Now I see you everywhere.
In every car that slows beside me at a signal. In every crowded café where someone leans back in a chair the way you do — distracted, confident, impossible to fully reach. Sometimes I still look for your car on roads I know you probably never even take. It’s embarrassing, almost. The way my eyes search before my mind can stop them. The way I still remember those drives with you so vividly — your hand resting lazily near the gear, music too low to matter, me pretending I wasn’t memorizing every version of your silence.

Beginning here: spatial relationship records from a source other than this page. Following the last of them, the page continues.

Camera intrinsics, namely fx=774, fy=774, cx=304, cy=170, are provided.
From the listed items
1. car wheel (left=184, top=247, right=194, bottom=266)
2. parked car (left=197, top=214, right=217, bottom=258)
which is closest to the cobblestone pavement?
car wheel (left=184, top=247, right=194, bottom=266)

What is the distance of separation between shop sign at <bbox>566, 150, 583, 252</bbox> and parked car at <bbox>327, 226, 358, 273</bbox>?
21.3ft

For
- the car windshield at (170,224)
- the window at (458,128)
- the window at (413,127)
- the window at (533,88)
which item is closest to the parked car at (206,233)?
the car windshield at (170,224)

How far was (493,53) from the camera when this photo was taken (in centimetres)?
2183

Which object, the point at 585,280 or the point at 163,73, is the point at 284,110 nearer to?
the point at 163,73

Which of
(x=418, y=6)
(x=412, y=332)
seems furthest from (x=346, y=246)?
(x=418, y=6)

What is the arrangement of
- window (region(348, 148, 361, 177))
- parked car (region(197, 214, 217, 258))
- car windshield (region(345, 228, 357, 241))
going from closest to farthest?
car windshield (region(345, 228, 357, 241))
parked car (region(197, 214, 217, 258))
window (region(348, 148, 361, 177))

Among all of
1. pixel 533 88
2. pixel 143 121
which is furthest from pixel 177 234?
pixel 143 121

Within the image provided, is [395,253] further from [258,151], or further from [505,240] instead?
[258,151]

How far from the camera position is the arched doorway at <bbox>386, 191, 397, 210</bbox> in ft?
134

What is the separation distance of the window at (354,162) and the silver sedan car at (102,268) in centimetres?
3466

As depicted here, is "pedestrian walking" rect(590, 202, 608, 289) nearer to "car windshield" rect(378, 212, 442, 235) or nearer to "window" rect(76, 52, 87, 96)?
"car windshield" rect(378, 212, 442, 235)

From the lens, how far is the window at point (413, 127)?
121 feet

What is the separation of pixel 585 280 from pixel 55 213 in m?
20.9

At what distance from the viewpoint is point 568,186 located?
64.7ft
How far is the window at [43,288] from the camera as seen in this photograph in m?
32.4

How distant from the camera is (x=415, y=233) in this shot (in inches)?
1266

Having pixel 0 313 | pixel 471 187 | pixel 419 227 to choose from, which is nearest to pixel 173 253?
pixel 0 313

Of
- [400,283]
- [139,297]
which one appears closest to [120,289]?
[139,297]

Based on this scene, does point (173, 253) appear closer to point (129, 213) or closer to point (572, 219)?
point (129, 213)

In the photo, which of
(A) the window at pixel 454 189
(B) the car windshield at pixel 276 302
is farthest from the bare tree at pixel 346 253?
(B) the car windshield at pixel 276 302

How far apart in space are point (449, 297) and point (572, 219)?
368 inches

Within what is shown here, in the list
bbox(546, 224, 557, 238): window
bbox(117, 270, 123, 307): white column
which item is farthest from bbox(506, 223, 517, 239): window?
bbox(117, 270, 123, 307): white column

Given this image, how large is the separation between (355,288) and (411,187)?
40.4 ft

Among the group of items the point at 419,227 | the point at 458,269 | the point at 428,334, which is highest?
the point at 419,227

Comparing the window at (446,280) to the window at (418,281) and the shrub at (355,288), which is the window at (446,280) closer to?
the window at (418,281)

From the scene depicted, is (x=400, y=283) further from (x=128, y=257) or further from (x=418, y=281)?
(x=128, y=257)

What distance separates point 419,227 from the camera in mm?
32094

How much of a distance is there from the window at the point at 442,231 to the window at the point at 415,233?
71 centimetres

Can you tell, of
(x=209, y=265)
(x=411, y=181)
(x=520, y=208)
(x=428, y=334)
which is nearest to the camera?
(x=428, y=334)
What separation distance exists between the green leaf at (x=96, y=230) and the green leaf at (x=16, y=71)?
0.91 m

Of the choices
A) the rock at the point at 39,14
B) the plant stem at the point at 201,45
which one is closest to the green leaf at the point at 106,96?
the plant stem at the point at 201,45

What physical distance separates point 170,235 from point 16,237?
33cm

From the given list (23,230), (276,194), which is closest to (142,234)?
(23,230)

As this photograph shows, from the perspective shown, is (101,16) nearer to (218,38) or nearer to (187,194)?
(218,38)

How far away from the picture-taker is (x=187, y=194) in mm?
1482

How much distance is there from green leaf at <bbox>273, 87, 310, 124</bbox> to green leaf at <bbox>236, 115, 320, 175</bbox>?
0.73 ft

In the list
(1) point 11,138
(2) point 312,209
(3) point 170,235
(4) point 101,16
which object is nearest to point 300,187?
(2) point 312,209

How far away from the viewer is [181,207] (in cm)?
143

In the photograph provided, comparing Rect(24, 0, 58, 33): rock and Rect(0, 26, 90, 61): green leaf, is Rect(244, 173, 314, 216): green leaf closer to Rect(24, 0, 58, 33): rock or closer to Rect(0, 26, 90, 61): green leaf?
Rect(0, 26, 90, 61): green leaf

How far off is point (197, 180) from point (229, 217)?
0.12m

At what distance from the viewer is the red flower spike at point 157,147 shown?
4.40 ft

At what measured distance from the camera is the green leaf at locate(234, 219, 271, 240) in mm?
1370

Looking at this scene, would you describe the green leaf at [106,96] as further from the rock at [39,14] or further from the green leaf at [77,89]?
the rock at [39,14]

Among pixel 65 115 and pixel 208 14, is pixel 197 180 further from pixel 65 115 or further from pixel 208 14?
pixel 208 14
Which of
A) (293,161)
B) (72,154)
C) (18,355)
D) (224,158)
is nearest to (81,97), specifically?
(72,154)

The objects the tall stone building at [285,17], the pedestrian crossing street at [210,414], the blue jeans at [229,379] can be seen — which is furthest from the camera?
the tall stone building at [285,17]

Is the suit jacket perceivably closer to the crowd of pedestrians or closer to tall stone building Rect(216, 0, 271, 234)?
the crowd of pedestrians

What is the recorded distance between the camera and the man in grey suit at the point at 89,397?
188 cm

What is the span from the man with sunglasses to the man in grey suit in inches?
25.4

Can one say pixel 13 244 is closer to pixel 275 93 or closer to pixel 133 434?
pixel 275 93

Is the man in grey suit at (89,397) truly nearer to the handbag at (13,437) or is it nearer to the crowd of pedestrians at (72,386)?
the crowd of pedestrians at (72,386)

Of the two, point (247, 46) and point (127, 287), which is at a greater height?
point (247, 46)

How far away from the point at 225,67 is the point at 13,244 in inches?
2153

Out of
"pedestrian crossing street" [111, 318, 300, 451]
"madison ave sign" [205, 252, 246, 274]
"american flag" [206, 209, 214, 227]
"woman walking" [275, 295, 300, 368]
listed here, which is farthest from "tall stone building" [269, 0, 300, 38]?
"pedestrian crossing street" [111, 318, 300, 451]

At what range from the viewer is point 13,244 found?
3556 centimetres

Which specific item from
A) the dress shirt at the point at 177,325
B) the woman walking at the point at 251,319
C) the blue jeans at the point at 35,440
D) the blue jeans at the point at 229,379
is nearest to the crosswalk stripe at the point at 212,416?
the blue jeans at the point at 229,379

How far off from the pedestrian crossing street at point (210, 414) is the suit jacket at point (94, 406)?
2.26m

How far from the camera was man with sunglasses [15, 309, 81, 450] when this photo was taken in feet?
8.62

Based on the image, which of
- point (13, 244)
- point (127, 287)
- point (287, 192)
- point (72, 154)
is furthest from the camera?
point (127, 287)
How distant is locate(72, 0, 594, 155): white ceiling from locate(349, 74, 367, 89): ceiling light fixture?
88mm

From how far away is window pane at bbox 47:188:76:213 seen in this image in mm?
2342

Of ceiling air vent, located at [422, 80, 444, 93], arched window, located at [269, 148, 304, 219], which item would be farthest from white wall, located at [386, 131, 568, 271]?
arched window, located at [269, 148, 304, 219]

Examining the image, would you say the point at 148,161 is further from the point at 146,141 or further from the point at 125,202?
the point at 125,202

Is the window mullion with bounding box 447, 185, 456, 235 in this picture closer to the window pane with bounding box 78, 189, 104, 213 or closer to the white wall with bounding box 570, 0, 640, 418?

I didn’t want this to happen to me.
I didn’t want to become the kind of woman who loses her balance over someone emotionally unavailable. I wanted friendship. That was the safest word for what I felt. Friendship meant I could keep you in my life without asking questions that would ruin everything. And maybe that’s why I fought the attraction for so long, because somewhere deep down I knew the moment we crossed that line, there would be no returning to something clean and uncomplicated.
But then you touched me like I mattered.
And maybe that’s the cruelest part of all.
Because I still don’t understand why you fucked me the same way you probably fuck every other woman who wanders too close to you. I thought I would be different to you. Not because I’m prettier or smarter or more special than anyone else — but because of the way you looked at me sometimes when you forgot to be careful. Because your body confessed things your mouth never would. Because there were moments your hands held me with a tenderness that did not feel casual, no matter how much you later tried to reduce it into something smaller.
You kept saying one thing while feeling another.
And I hate that I could feel it.
I hate that my heart still believes the version of you that existed in those quiet seconds — the pauses, the lingering hugs, the way your eyes softened when you thought I wasn’t looking. Maybe I imagined half of it. Maybe wanting to be loved makes fools out of intelligent women. But I know what tension feels like. I know what restraint feels like. And you were never as unaffected as you pretended to be.
That’s what breaks me.
Not the distance. Not even the rejection.
It’s the confusion of being held close by someone who refuses to truly keep you.
You kept me near enough to need you but far enough to deny me. And every time I tried to understand it, you made me feel irrational for noticing what was right in front of me. Maybe you had reasons bigger than me. Maybe your fears were real. Maybe your life was already too complicated to make space for someone like me in a way that was honest. But it still hurt because I was willing. God, I was willing for you in ways I had never been for anyone else.
I would have adjusted.
I would have stayed.
I would have loved you gently.
And maybe that’s exactly why you ran.
Because people like you know how to receive love when it’s convenient, but not how to hold it responsibly once it becomes real.
What scares me most is that despite everything, despite blocking you, despite the anger and humiliation and endless overthinking, your face is still the only thing that calms me down sometimes. I don’t know what kind of attachment does that to a person. I started hating weekends because I knew I wouldn’t accidentally see you. Isn’t that pathetic? To miss someone not even because they belonged to you, but because their existence made the world feel slightly more bearable.
I keep asking myself what is wrong with me.
But maybe this isn’t entirely my fault.
Maybe some connections arrive unfinished. Maybe some people walk into your life carrying exactly the kind of loneliness that matches yours. And maybe for a brief moment, standing too close to each other feels like relief instead of danger.
I think that’s what you were to me.
Relief.
Until you became grief. Endless Grief.